Ciao for now, a cheerier post and some pictures soon!

Friday, February 20, 2009

Deep Breaths

I wish I could fly off to Phuket with Valerie this weekend, I could use a step back from everything! I'm really stressed because I haven't been making much at work and I have this whole paying for the wedding thing, not to mention the lots of tiny things that are stressing me out about the wedding thing, and trying to pay the rest of my bills... it's really stressful. I try to take deep breaths, but sometimes it gets overwhelming. I'm also a little bit irritated that since the economy is down, nobody's stocking the inventory they usually do which means that my brilliant plan to get lots of fun decorations from Valentine's Day clearance was severely thwarted!

To escape, I'm turning to making cards and thinking about going back on the citalopram to help me manage and be able to take a step back and look objectively at things. I'm going to start a new budget as of Monday that's a little different than the one I've been working on (which assumes a certain amount of income every month) and instead put away money for the things I know I'm going to have to pay-- $100 for prescriptions, $70 for the phone, $30 for gas (since I don't really go much of anywhere), $30 towards the wedding (I'm trying to put in at least $10 a week), and then at the end of the month I'll split the rest amongst my bills and send off checks. I'm hoping that will help me relax a little bit, and maybe end up with a few extra bucks here and there for all these babies that are popping up! In the next three or four months, Krystal, Meg, Kimberly, and someone else (gah, why can't I remember!) are all having babies!

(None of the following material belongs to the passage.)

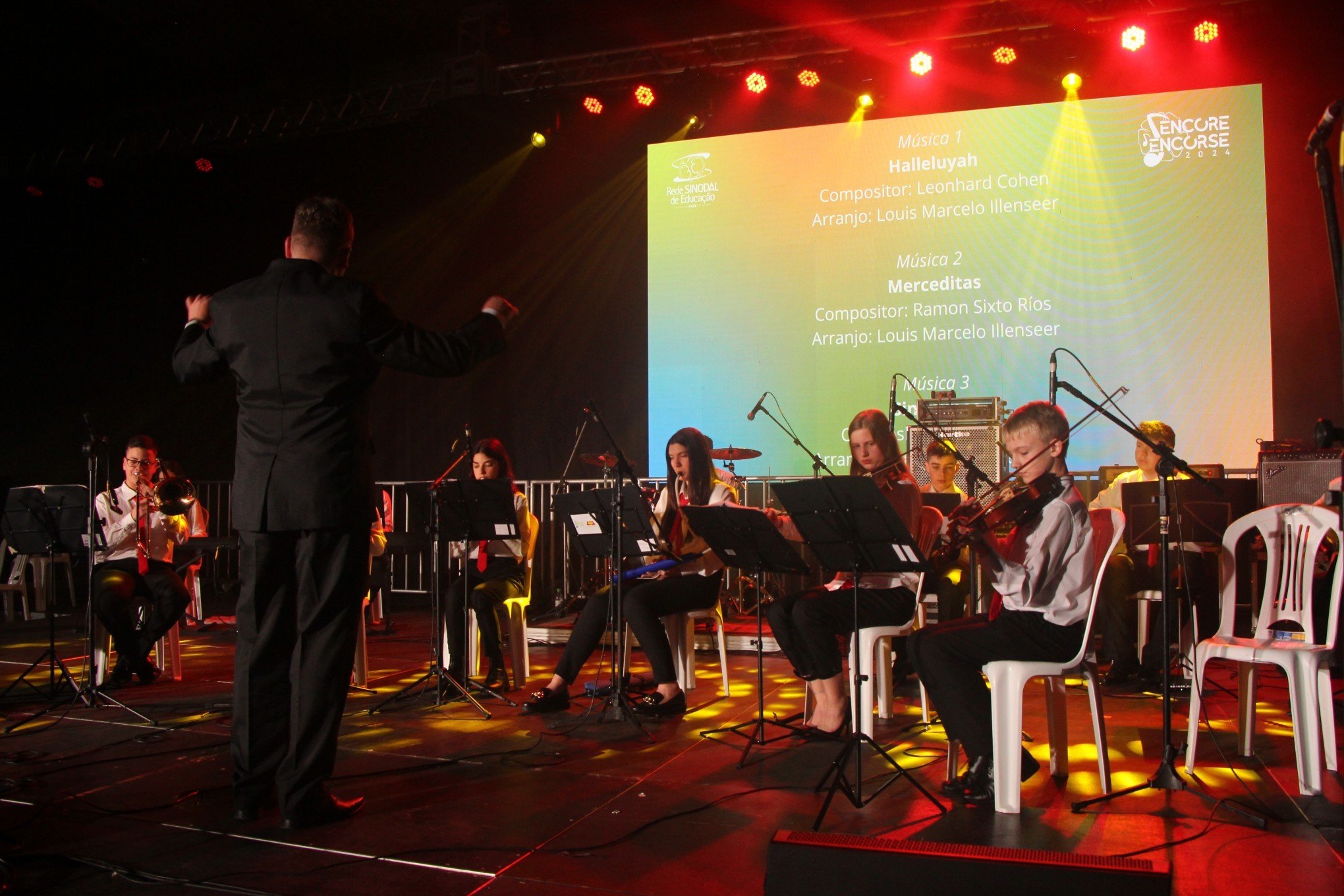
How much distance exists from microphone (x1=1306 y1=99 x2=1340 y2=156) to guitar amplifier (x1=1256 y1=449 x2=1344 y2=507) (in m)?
4.23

Baby shopping will be totally therapeutic, the clothes are so adorable and two of the babies are boys and one's (Cy) father does ATC for the Marines and the other's (Peanut for now) mom used to be a First Officer at XJT and this afternoon at Target I found some little cammo socks and onesies and bibs with airplanes and jets on them. I also found the perfect blanket for Vera (Meg's baby girl), it's totally 60's and Meg will love it. I had to keep myself from buying all the totally adorable little print dresses on clearance for Analia-- they'd be perfect for Singapore and would look SO cute on her! And they had them in toddler sizes since we won't see them until Christmas and shipping anything over an ounce (aka, a letter) is just insane! If they go down under $5 each, I may still pick up a couple to keep around-- being kid's clothes, they don't take up much space, and Valerie's said that trying to buy kid's clothing over there is expensive and not very cute. There were even some little oshkosh twill capris which would be good since it rains a lot and wet hems are no fun!

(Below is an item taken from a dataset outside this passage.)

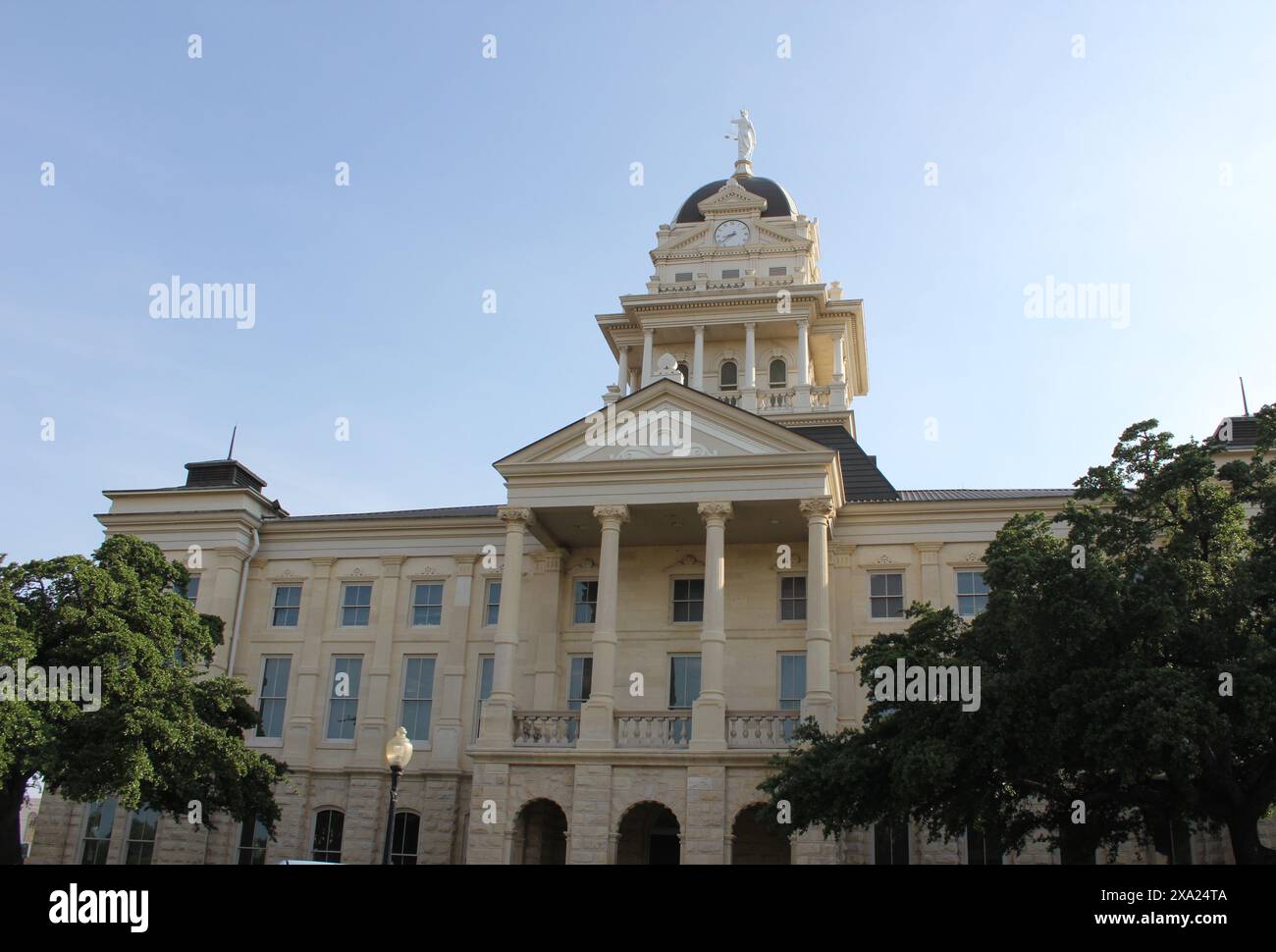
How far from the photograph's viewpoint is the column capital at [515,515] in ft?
106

Yes, we have concluded that I just need to have my own little girl so I can dress her up and not have to worry about spoiling other people's children...

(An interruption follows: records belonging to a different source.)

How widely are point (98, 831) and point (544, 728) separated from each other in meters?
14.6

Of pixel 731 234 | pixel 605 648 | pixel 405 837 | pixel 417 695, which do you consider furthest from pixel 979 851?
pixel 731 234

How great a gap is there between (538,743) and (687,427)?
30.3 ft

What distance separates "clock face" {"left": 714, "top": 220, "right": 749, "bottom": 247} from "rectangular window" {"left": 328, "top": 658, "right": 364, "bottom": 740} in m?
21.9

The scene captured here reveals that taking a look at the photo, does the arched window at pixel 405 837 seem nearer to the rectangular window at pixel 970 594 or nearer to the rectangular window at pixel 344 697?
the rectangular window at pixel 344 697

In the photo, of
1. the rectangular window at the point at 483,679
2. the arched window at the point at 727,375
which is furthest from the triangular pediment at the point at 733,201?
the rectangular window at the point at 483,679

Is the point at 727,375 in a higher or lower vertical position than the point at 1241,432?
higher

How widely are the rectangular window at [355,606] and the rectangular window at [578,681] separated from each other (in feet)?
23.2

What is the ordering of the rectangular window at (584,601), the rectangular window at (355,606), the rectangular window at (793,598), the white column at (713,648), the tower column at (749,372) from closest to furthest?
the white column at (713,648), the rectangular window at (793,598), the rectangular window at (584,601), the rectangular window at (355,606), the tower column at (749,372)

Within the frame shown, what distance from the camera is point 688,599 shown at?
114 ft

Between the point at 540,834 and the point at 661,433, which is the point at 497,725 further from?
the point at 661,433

Anyway, I need to go move my car so that dad can park in the morning and then hit the hay! He didn't realize he was going to have to have his eyes dialated (hello, they have to look at a busted vein in your retina-- what about that makes you think you'll be able to drive afterwards?) so I'm taking him in the morning and he's taking me for breakfast afterwards.

Ciao!

Sunday, January 18, 2009

Blug

Went and had dinner at Palate with Em, talked wedding, had the cheese plate, had some cake. I'm not feeling too hot, though, and I think it was the wine tasting this afternoon. We had a few heavily tannic wines which always make me feel ill, but I didn't consider spitting them out. The Prosecco was good, though; a sparkling wine from northeastern Italy. Now food keeps showing up on tv and it's making me sick to my stomach... I hope I don't wind up with another fever... I've had more this week than I've had in five years!